Os adicionais de insalubridade e periculosidade têm gerado muitas dúvidas entre os colaboradores e gestores. Muitas vezes eles não entendem a finalidade de cada um deles e nem como funcionam.

Pensando nisso, criamos este post para responder às principais dúvidas que surgem em relação aos adicionais de insalubridade e periculosidade. Acompanhe a leitura!

O que são os adicionais de insalubridade e periculosidade?

O adicional de insalubridade é um direito previsto na Constituição Federal e na CLT e consta na Norma Regulamentadora nº 15. Ele garante aos colaboradores expostos a agentes nocivos à saúde, em taxas além das permitidas em seu ambiente de trabalho, o direito de receber uma compensação monetária por isso.

Para ter direito a esse adicional, o colaborador deve ter sido exposto ao calor excessivo, a ruídos intermitentes, agentes químicos, radiação ionizante, frio, umidade e vibrações. Dessa forma, quem trabalha exposto à radiação em laboratórios, por exemplo,  deve receber o adicional.

O adicional de periculosidade também está previsto na Constituição Federal e na CLT, constando na  Norma Regulamentadora nº 16. É um direito concedido a todos os profissionais  que exercem atividades perigosas.

Essas atividades estão relacionadas à exposição a produtos inflamáveis, roubos ou violência física, energia elétrica, radiações ou substâncias ionizantes e atividade perigosas em motocicletas.

Assim, para evitar a confusão entre os dois termos, as atividades insalubres são aquelas que afetam a saúde do trabalhador;  e as atividades periculosas são as que oferecem perigo ao funcionáro e colocam a sua vida em risco.

Para determinar a existência desses dois fatores em um ambiente de trabalho, é necessária uma perícia realizada por um médico ou engenheiro registrados pelo Ministério do Trabalho e Educação.

Como calcular os adicionais?

Para calcular o adicional de insalubridade deve-se levar em consideração o grau de exposição nociva ao qual a pessoa está submetida.  Os percentuais são:

  • grau mínimo: direito a 10% de adicional de insalubridade;
  • grau médio: direito a 20% de adicional de insalubridade;
  • grau máximo: direito a 40% de adicional de insalubridade.

Para realizar o cálculo com base nessas porcentagens, segundo a súmula nº 62, é considerado apenas o valor do salário-mínimo.
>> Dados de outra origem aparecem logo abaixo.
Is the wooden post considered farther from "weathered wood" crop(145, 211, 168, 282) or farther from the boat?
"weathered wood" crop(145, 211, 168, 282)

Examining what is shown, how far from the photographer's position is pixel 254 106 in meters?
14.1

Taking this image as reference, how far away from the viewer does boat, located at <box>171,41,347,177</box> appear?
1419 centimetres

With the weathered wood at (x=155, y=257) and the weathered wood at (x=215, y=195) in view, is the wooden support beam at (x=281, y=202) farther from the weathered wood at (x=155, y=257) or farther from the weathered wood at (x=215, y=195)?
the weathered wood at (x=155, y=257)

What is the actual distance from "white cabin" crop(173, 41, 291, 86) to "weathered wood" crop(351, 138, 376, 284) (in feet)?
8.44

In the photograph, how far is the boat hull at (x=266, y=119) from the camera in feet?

Ou seja, não entra no cálculo o valor de horas extras, bonificações e outros adicionais.

Já para calcular o adicional de periculosidade, basta adicionar 30% sobre o salário do colaborador. Nesse cálculo também não são considerados os acréscimos resultantes de prêmios e gratificações, entre outros.

Cabe lembrar que o salário do colaborador para o cálculo dos dois adicionais constitui-se de salário-base, adicional noturno,  horas extraordinárias, comissões, décimo terceiro, adicionais de férias, aviso prévio indenizado e valores recolhidos para o FGTS.

Não é possível receber os dois adicionais ao mesmo tempo, pois a lei não permite; fica a critério do colaborador  escolher qual deseja receber, desde que tenha direito aos dois. Se ele deixar de exercer a atividade insalubre ou periculosa perde o direito ao benefício.

Então, conseguiu entender a diferença entre insalubridade e periculosidade, como elas funcionam e devem ser calculadas? Estar bem informado é um direito que você tem. Observar os critérios de saúde e segurança física e emocional é seu dever e da empresa para quem trabalha. Os resultados são sempre positivos para as duas partes.